I became interested in dentistry after spending my Christmas vacations working in my dad’s dental office. I came home from my sophomore year in college at UGA and couldn’t find a job, so my dad put me to work in his practice.
I spent the first morning observing the tasks, duties and conversational skills of his chairside dental assistant. After lunch, he said, “You’re up, sit down and assist”. I had a crash course in dental assisting, but I also was able to observe what dentists really do every day to help people. I watched my father and his staff help people get out of pain, help them re-gain the ability to chew their food, and help them feel great about the way they look.

Seeing the impact my dad had on his patients was what really attracted me to dentistry. I saw that he and his staff could physically affect another person’s well-being, their self-confidence, and their dental health by the use of a particular skill set.

The detailed work also appealed to me, because I have always been a detail guy. But ultimately, I think the thing I liked the most was simply the ability to just help somebody achieve something they could not possibly do for themselves. The opportunity to help people and to heal people is a very appealing aspect of dentistry.

Today, we now know so much about the links between healthy teeth and gums and systemic diseases like cancer, heart disease, strokes and diabetes.  Dental care is not just about cavities.  We actually can save lives and increase the life expectancy of our patients.

Becoming a dentist took many years of education. And, a burden of educational and practice set-up debt. Practicing the Art of Dentistry is a challenge to be sure, but it has been well worth the effort.

> [DATA FOR REVIEW]
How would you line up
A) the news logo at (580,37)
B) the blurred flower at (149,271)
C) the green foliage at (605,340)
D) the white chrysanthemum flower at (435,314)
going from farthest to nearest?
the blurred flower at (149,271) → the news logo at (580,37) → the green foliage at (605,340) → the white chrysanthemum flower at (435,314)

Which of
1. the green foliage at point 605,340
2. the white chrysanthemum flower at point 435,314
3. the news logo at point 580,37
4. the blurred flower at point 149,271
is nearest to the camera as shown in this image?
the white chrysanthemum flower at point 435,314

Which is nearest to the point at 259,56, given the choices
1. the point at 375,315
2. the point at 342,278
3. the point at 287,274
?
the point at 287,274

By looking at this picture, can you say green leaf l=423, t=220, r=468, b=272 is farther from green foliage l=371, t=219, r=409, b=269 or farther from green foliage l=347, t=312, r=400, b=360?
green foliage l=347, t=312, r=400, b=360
* * *
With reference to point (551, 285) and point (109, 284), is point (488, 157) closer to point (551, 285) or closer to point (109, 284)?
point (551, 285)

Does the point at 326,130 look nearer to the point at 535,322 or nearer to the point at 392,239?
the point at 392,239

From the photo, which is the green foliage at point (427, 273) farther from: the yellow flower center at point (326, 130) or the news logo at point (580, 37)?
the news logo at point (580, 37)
--
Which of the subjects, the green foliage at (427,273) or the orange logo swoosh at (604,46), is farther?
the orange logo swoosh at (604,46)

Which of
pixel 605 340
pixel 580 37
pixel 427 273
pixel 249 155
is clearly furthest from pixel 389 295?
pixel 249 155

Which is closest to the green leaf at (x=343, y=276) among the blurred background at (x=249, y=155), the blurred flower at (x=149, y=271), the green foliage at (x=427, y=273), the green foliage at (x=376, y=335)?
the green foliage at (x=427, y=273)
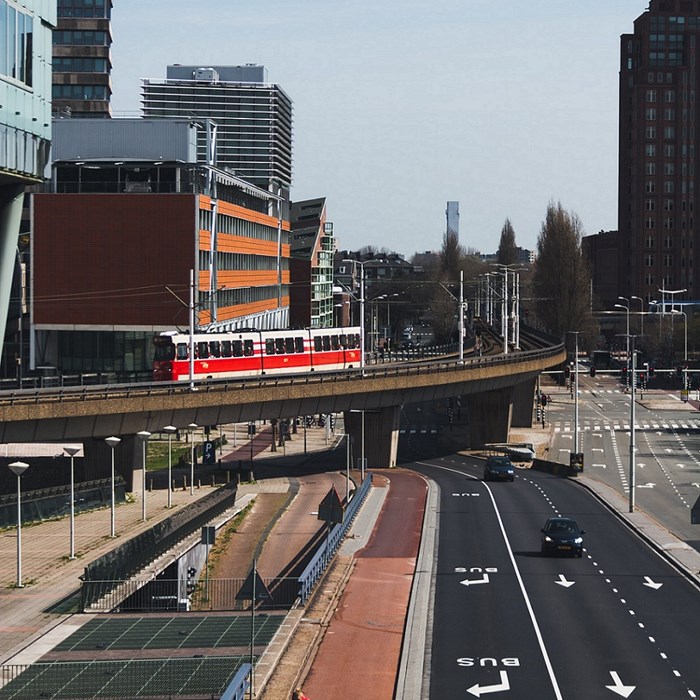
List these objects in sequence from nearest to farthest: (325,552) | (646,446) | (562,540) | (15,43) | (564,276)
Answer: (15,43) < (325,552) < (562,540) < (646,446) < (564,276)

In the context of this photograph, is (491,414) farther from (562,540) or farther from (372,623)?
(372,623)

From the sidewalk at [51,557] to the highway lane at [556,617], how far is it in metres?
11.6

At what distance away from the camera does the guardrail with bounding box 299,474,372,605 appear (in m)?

> [INSTRUCTIONS FOR THE TASK] Copy out, word for word and in full, the text above about becoming interested in dentistry.

> [SOLUTION TO THIS PROBLEM]
I became interested in dentistry after spending my Christmas vacations working in my dad’s dental office. I came home from my sophomore year in college at UGA and couldn’t find a job, so my dad put me to work in his practice.
I spent the first morning observing the tasks, duties and conversational skills of his chairside dental assistant. After lunch, he said, “You’re up, sit down and assist”. I had a crash course in dental assisting, but I also was able to observe what dentists really do every day to help people. I watched my father and his staff help people get out of pain, help them re-gain the ability to chew their food, and help them feel great about the way they look.

Seeing the impact my dad had on his patients was what really attracted me to dentistry. I saw that he and his staff could physically affect another person’s well-being, their self-confidence, and their dental health by the use of a particular skill set.

The detailed work also appealed to me, because I have always been a detail guy. But ultimately, I think the thing I liked the most was simply the ability to just help somebody achieve something they could not possibly do for themselves. The opportunity to help people and to heal people is a very appealing aspect of dentistry.

Today, we now know so much about the links between healthy teeth and gums and systemic diseases like cancer, heart disease, strokes and diabetes.  Dental care is not just about cavities.  We actually can save lives and increase the life expectancy of our patients.

Becoming a dentist took many years of education. And, a burden of educational and practice set-up debt. Practicing the Art of Dentistry is a challenge to be sure, but it has been well worth the effort.